Georgetown is like the ultimate clash of civilizations. People come from all over to visit the capital of the “greatest country on earth” and those people proceed to flock to the Georgetown shopping district, a place where a meal will set you back $15+ and women in Louboutins chat on their blackberries next to barefoot homeless men. Walking down M St, you’re likely to overhear dozens of languages and chances are someone will ask you for directions in broken English. Rich women from the Middle East, students from Western Europe, and groups of enthusiastic Asian kids who revel in American fashion crowd the small blocked sidewalks, and I somehow feel out of place with my unassuming purse, red headphones, and denim button-down.

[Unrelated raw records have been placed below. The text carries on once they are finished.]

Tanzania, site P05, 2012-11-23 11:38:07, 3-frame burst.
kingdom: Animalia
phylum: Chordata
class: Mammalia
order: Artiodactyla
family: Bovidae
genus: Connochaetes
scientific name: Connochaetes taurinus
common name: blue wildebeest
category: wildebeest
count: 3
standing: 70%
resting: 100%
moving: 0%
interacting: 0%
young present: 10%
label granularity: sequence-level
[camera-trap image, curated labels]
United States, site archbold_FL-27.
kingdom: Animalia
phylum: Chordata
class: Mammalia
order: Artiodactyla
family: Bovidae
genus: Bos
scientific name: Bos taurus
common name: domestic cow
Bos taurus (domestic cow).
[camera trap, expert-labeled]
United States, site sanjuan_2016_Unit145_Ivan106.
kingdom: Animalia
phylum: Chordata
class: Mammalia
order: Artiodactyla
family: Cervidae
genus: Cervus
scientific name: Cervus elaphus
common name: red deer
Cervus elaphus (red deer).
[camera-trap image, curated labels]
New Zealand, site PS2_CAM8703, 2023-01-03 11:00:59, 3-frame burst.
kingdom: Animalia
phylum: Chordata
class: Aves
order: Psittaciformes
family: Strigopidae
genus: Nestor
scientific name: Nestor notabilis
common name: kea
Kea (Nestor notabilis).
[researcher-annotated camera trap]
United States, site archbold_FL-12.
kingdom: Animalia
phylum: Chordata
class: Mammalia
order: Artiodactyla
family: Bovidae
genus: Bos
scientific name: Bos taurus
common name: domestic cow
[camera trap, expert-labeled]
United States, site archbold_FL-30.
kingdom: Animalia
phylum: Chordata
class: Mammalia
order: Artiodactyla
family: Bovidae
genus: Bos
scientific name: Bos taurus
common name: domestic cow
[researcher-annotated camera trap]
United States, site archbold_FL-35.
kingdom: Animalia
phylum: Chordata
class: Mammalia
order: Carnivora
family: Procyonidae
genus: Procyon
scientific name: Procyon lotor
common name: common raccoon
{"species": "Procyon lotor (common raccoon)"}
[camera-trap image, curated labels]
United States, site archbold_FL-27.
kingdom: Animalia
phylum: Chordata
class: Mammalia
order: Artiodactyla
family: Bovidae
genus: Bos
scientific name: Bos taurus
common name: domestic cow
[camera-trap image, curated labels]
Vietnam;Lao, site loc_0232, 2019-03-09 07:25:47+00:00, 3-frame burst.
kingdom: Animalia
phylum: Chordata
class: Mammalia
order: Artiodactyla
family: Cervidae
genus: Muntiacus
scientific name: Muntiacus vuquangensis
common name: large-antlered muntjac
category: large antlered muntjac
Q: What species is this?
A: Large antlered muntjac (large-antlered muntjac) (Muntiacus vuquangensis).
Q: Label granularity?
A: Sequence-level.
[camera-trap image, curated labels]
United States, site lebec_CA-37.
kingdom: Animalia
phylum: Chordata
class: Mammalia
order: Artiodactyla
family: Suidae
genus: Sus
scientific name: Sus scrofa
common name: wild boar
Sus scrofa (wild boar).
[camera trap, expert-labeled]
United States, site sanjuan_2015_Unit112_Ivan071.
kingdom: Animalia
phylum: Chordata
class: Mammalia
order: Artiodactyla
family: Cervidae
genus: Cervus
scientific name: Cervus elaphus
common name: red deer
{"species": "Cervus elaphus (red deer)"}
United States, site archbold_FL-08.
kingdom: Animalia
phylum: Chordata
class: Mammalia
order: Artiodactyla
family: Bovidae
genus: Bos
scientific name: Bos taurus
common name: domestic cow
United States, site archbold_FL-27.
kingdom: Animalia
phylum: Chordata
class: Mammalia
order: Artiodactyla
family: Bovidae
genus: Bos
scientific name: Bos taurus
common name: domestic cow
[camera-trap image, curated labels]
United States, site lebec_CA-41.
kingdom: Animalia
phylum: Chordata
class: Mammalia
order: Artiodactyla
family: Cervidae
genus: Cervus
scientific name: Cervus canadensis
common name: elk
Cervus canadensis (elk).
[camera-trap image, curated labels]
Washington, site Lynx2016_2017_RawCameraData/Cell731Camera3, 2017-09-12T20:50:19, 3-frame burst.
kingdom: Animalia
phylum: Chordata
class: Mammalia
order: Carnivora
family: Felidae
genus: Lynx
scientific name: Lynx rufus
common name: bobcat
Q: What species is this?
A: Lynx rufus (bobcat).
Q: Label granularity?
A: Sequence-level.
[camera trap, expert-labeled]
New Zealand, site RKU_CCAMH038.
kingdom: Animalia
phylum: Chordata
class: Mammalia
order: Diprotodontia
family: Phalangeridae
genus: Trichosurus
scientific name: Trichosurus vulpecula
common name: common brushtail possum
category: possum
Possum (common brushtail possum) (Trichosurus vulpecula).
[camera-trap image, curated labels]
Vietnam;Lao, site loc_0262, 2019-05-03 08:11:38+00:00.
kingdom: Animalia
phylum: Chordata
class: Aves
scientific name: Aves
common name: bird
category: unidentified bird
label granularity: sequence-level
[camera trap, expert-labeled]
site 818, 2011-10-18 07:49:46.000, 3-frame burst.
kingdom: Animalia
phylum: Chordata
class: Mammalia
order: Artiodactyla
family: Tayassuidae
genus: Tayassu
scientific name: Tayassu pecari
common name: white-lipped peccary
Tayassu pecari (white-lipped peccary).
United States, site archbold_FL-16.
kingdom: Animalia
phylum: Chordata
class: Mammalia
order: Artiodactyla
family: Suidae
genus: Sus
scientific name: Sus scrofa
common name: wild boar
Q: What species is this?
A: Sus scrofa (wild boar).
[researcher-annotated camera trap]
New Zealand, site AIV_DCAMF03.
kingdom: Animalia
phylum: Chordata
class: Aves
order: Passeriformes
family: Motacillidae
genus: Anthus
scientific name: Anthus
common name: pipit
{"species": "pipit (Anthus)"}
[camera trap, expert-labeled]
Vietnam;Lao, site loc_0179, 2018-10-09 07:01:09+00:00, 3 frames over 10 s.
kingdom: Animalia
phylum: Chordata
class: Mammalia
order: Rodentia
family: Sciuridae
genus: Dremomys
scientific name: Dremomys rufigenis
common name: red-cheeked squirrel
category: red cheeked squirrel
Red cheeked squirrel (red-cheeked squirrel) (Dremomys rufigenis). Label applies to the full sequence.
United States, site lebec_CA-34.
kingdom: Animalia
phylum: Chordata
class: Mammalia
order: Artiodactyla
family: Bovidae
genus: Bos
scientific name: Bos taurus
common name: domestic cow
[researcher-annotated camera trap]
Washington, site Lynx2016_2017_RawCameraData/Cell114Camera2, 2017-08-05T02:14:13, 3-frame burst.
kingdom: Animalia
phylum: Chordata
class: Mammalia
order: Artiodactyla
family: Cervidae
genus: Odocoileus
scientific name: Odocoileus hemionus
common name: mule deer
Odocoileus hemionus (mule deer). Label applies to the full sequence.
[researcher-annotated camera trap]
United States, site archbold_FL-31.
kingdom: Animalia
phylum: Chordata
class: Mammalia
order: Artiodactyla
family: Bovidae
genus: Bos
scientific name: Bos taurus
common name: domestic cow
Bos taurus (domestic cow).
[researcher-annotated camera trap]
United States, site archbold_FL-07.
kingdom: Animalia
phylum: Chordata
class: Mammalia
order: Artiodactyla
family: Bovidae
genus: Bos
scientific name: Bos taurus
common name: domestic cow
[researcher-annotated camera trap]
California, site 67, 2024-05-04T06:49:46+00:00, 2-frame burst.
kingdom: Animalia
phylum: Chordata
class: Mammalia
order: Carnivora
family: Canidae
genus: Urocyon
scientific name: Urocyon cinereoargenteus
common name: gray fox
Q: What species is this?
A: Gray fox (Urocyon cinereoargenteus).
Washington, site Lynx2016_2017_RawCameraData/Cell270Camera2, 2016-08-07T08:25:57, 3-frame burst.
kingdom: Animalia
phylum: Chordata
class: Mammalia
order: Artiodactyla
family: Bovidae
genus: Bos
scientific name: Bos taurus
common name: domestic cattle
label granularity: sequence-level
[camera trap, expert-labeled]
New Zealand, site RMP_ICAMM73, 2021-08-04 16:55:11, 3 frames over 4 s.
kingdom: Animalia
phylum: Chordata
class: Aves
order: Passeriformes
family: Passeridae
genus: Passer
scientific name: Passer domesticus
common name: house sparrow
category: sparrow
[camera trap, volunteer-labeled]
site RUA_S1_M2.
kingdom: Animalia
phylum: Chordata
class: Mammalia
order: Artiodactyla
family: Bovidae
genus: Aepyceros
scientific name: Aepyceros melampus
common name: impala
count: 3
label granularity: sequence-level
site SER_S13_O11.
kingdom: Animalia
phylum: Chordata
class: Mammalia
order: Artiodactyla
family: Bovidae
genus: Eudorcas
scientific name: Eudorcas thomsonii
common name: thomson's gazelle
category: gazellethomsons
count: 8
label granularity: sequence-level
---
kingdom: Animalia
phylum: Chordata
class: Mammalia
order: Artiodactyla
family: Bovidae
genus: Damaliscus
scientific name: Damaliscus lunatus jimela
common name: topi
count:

It was Saturday night after all, the weekly peak hour for the neighborhood. Drunk rich kids are attracted like magnets at this time, and I was going against the waves of people, snaking around the crowds to get out of there as efficiently as possible. Georgetown gets claustrophobic.

I worked all day and closed up the shop, finally being able to leave around 9:30. I stopped along the way, however, to get some Vietnamese take-out at a restaurant that had some decent albeit unauthentic food. I sat at the bar while waiting for my order, grilled meats over vermicelli, and the bartender gave me a Mudslide on the house. It was nice, considering I was someone who didn’t belong. “You look tired” he said. I responded with “probably because I am”. He laughed and said “me too”.

It really is a shame; I almost forgot that the thousands of people who work in Georgetown are just like me.